▶ _What to do_:
Output the data exactly, with every line intact.

▶ _Stored data_:

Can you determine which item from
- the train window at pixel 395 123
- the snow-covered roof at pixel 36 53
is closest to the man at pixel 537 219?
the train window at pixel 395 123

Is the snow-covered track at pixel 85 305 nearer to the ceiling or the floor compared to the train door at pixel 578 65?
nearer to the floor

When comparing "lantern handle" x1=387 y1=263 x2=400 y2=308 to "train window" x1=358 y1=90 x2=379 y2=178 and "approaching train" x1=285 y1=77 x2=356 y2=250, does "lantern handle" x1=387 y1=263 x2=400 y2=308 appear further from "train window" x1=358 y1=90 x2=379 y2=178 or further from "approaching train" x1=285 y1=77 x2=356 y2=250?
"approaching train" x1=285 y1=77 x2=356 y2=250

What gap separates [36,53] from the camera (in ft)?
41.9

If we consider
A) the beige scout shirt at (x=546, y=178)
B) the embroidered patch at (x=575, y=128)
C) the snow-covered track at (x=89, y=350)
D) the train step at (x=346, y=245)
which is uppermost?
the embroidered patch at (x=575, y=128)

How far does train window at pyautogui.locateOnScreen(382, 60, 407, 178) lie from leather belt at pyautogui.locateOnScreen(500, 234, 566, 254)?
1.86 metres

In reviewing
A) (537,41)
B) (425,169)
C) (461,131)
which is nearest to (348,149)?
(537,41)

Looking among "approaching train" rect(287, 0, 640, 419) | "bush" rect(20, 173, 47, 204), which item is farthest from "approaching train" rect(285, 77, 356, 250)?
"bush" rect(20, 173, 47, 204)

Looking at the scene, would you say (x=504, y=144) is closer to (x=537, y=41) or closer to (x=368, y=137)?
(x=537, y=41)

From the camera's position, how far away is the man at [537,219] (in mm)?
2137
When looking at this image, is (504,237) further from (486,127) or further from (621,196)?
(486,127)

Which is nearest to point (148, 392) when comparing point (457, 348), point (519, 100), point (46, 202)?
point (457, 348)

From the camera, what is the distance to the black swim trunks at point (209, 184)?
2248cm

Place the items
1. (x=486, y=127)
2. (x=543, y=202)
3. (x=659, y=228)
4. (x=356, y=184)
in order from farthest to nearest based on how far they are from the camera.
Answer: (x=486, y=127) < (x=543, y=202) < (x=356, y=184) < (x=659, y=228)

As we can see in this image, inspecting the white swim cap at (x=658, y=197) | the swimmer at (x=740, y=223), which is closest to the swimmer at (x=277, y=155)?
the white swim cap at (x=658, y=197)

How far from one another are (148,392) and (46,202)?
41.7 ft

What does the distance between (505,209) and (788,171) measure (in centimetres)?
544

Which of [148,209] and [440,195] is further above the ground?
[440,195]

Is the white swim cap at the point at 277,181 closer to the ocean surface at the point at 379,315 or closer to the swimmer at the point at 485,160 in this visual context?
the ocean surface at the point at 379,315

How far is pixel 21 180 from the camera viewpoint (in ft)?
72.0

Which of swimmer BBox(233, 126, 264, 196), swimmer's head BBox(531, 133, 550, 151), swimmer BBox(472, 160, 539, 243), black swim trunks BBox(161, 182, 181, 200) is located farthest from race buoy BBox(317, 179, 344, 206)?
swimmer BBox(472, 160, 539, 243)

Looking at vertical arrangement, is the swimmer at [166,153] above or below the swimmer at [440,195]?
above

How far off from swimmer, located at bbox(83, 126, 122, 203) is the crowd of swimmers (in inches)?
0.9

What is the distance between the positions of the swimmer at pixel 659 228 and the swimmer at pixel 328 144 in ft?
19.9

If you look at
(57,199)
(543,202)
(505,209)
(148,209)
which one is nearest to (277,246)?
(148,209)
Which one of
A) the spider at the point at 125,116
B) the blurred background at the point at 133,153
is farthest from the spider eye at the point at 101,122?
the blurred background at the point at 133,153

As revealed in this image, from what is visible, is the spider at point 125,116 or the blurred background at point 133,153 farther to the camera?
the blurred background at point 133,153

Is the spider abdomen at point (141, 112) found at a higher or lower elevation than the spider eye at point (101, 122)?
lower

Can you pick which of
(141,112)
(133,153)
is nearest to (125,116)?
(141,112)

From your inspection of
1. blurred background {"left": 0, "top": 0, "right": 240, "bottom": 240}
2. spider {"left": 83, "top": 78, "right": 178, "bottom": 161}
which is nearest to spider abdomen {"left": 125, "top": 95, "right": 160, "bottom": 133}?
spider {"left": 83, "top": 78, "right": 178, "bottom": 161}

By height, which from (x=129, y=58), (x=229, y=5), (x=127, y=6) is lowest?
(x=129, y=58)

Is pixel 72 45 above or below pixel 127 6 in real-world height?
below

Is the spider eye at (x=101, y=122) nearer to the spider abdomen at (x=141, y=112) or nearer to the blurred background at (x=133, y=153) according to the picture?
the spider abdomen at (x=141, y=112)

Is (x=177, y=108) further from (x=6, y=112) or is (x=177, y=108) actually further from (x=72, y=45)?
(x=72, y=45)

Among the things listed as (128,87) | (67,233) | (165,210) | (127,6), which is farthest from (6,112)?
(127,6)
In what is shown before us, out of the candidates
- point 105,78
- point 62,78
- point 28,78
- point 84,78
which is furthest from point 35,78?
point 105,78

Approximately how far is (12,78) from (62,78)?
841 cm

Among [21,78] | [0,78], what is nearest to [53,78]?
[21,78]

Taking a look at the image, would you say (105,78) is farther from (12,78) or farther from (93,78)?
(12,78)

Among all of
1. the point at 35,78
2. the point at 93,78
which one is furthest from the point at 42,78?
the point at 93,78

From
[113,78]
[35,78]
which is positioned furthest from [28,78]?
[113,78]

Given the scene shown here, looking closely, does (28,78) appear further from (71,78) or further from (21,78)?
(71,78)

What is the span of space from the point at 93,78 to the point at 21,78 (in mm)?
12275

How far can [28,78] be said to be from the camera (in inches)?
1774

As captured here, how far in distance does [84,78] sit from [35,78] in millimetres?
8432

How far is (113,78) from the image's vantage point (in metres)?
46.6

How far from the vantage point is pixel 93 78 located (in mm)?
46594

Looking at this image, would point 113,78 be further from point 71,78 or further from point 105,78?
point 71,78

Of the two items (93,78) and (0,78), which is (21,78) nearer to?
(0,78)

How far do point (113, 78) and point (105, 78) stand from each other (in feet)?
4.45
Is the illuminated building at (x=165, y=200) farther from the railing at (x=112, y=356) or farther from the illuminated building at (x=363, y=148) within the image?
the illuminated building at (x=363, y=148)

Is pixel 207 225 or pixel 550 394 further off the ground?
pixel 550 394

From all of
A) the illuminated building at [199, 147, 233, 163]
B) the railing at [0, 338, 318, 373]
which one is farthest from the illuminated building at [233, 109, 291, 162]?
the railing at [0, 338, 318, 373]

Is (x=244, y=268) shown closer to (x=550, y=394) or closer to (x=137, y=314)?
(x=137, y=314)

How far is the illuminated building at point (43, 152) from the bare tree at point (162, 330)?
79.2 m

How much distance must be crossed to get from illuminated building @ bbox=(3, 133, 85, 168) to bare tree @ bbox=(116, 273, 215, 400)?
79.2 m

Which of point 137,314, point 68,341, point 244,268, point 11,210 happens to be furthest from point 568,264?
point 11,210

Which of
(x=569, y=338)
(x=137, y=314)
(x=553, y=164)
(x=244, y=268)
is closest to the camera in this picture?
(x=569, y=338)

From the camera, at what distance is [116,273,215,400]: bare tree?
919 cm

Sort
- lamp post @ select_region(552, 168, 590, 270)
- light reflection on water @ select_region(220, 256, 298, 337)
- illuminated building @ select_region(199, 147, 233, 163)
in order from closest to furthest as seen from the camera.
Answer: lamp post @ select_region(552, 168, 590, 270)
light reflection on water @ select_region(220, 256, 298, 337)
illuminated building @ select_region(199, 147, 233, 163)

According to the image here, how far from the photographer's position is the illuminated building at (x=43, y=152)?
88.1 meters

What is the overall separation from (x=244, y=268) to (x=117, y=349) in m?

▶ _Solution to the problem_:
Can you determine which item from
- the train window at pixel 395 123
- the snow-covered roof at pixel 36 53
is closest to the man at pixel 537 219?
the train window at pixel 395 123

Is the snow-covered track at pixel 85 305 nearer to the ceiling or the floor compared to the train door at pixel 578 65?
nearer to the floor

When comparing "lantern handle" x1=387 y1=263 x2=400 y2=308 to "train window" x1=358 y1=90 x2=379 y2=178 and "approaching train" x1=285 y1=77 x2=356 y2=250, does "lantern handle" x1=387 y1=263 x2=400 y2=308 appear further from "train window" x1=358 y1=90 x2=379 y2=178 or further from "approaching train" x1=285 y1=77 x2=356 y2=250?
"approaching train" x1=285 y1=77 x2=356 y2=250

What gap separates [36,53] from the camera (in ft)?
41.9

If we consider
A) the beige scout shirt at (x=546, y=178)
B) the embroidered patch at (x=575, y=128)
C) the snow-covered track at (x=89, y=350)
D) the train step at (x=346, y=245)
which is uppermost?
the embroidered patch at (x=575, y=128)

How far does train window at pyautogui.locateOnScreen(382, 60, 407, 178) lie from leather belt at pyautogui.locateOnScreen(500, 234, 566, 254)?
1.86 metres

In reviewing
A) (537,41)
B) (425,169)
C) (461,131)
which is nearest to (348,149)?
(537,41)

Looking among "approaching train" rect(287, 0, 640, 419) | "bush" rect(20, 173, 47, 204), which item is farthest from "approaching train" rect(285, 77, 356, 250)?
"bush" rect(20, 173, 47, 204)

Looking at the scene, would you say (x=504, y=144) is closer to (x=537, y=41) or closer to (x=368, y=137)?
(x=537, y=41)

From the camera's position, how far away is the man at [537,219] (in mm)?
2137
When looking at this image, is (504,237) further from (486,127) or further from (621,196)?
(486,127)

Which is nearest to point (148, 392) when comparing point (457, 348), point (519, 100), point (46, 202)?
point (457, 348)

From the camera, what is the distance to the black swim trunks at point (209, 184)?
2248cm

Place the items
1. (x=486, y=127)
2. (x=543, y=202)
3. (x=659, y=228)
4. (x=356, y=184)
in order from farthest to nearest based on how far they are from the camera.
Answer: (x=486, y=127) < (x=543, y=202) < (x=356, y=184) < (x=659, y=228)

As we can see in this image, inspecting the white swim cap at (x=658, y=197) | the swimmer at (x=740, y=223), which is closest to the swimmer at (x=277, y=155)?
the white swim cap at (x=658, y=197)

How far from one another are (148,392) and (46,202)?
41.7 ft

What does the distance between (505,209) and (788,171) measure (in centimetres)?
544

Which of [148,209] and [440,195] is further above the ground?
[440,195]

Is the white swim cap at the point at 277,181 closer to the ocean surface at the point at 379,315 or closer to the swimmer at the point at 485,160 in this visual context?
the ocean surface at the point at 379,315

How far is pixel 21 180 from the camera viewpoint (in ft)?
72.0

Which of swimmer BBox(233, 126, 264, 196), swimmer's head BBox(531, 133, 550, 151), swimmer BBox(472, 160, 539, 243), black swim trunks BBox(161, 182, 181, 200) is located farthest from race buoy BBox(317, 179, 344, 206)?
swimmer BBox(472, 160, 539, 243)

Looking at vertical arrangement, is the swimmer at [166,153] above or below the swimmer at [440,195]?
above

How far off from swimmer, located at bbox(83, 126, 122, 203) is the crowd of swimmers (in inches)?
0.9

What is the distance between the positions of the swimmer at pixel 659 228 and the swimmer at pixel 328 144 in ft?
19.9

If you look at
(57,199)
(543,202)
(505,209)
(148,209)
which one is nearest to (277,246)?
(148,209)
Which one of
A) the spider at the point at 125,116
B) the blurred background at the point at 133,153
is farthest from the spider eye at the point at 101,122?
the blurred background at the point at 133,153

As revealed in this image, from what is visible, is the spider at point 125,116 or the blurred background at point 133,153 farther to the camera?
the blurred background at point 133,153

Is the spider abdomen at point (141, 112) found at a higher or lower elevation than the spider eye at point (101, 122)?
lower

Can you pick which of
(141,112)
(133,153)
is nearest to (125,116)?
(141,112)

From your inspection of
1. blurred background {"left": 0, "top": 0, "right": 240, "bottom": 240}
2. spider {"left": 83, "top": 78, "right": 178, "bottom": 161}
which is nearest to spider abdomen {"left": 125, "top": 95, "right": 160, "bottom": 133}?
spider {"left": 83, "top": 78, "right": 178, "bottom": 161}

By height, which from (x=129, y=58), (x=229, y=5), (x=127, y=6) is lowest?
(x=129, y=58)

Is pixel 72 45 above or below pixel 127 6 in real-world height?
below

Is the spider eye at (x=101, y=122) nearer to the spider abdomen at (x=141, y=112) or nearer to the blurred background at (x=133, y=153) according to the picture?
the spider abdomen at (x=141, y=112)

Is (x=177, y=108) further from (x=6, y=112) or is (x=177, y=108) actually further from (x=72, y=45)?
(x=72, y=45)

Among the things listed as (128,87) | (67,233) | (165,210) | (127,6), which is farthest from (6,112)?
(127,6)
In what is shown before us, out of the candidates
- point 105,78
- point 62,78
- point 28,78
- point 84,78
which is furthest from point 35,78?
point 105,78

Approximately how far is (12,78) from (62,78)?
841 cm

Among [21,78] | [0,78], what is nearest to [53,78]?
[21,78]

Taking a look at the image, would you say (105,78) is farther from (12,78) or farther from (93,78)?
(12,78)

Among all of
1. the point at 35,78
2. the point at 93,78
which one is furthest from the point at 42,78?
the point at 93,78

From
[113,78]
[35,78]
which is positioned furthest from [28,78]?
[113,78]

Given the scene shown here, looking closely, does (28,78) appear further from (71,78) or further from (21,78)?
(71,78)

What is the span of space from the point at 93,78 to the point at 21,78 (in mm)?
12275

How far can [28,78] be said to be from the camera (in inches)?
1774

As captured here, how far in distance does [84,78] sit from [35,78] in millimetres?
8432

How far is (113,78) from the image's vantage point (in metres)?
46.6

How far from the vantage point is pixel 93 78 located (in mm)?
46594

Looking at this image, would point 113,78 be further from point 71,78 or further from point 105,78?
point 71,78

Of the two items (93,78) and (0,78), which is (21,78) nearer to?
(0,78)

How far do point (113, 78) and point (105, 78) stand from each other (in feet)?
4.45
Is the illuminated building at (x=165, y=200) farther from the railing at (x=112, y=356) or farther from the illuminated building at (x=363, y=148) within the image?
the illuminated building at (x=363, y=148)

Is pixel 207 225 or pixel 550 394 further off the ground?
pixel 550 394

From all of
A) the illuminated building at [199, 147, 233, 163]
B) the railing at [0, 338, 318, 373]
which one is farthest from the illuminated building at [233, 109, 291, 162]?
the railing at [0, 338, 318, 373]

Is (x=244, y=268) shown closer to (x=550, y=394) or closer to (x=137, y=314)?
(x=137, y=314)

How far is the illuminated building at point (43, 152) from the bare tree at point (162, 330)?
79.2 m

How much distance must be crossed to get from illuminated building @ bbox=(3, 133, 85, 168) to bare tree @ bbox=(116, 273, 215, 400)?
79.2 m

Which of point 137,314, point 68,341, point 244,268, point 11,210 happens to be furthest from point 568,264?
point 11,210

Which of
(x=569, y=338)
(x=137, y=314)
(x=553, y=164)
(x=244, y=268)
is closest to the camera in this picture?
(x=569, y=338)

From the camera, at what distance is [116,273,215,400]: bare tree?
919 cm

Sort
- lamp post @ select_region(552, 168, 590, 270)
- light reflection on water @ select_region(220, 256, 298, 337)
- illuminated building @ select_region(199, 147, 233, 163)
in order from closest to furthest as seen from the camera.
Answer: lamp post @ select_region(552, 168, 590, 270)
light reflection on water @ select_region(220, 256, 298, 337)
illuminated building @ select_region(199, 147, 233, 163)

According to the image here, how far from the photographer's position is the illuminated building at (x=43, y=152)?
88.1 meters

What is the overall separation from (x=244, y=268) to (x=117, y=349) in m?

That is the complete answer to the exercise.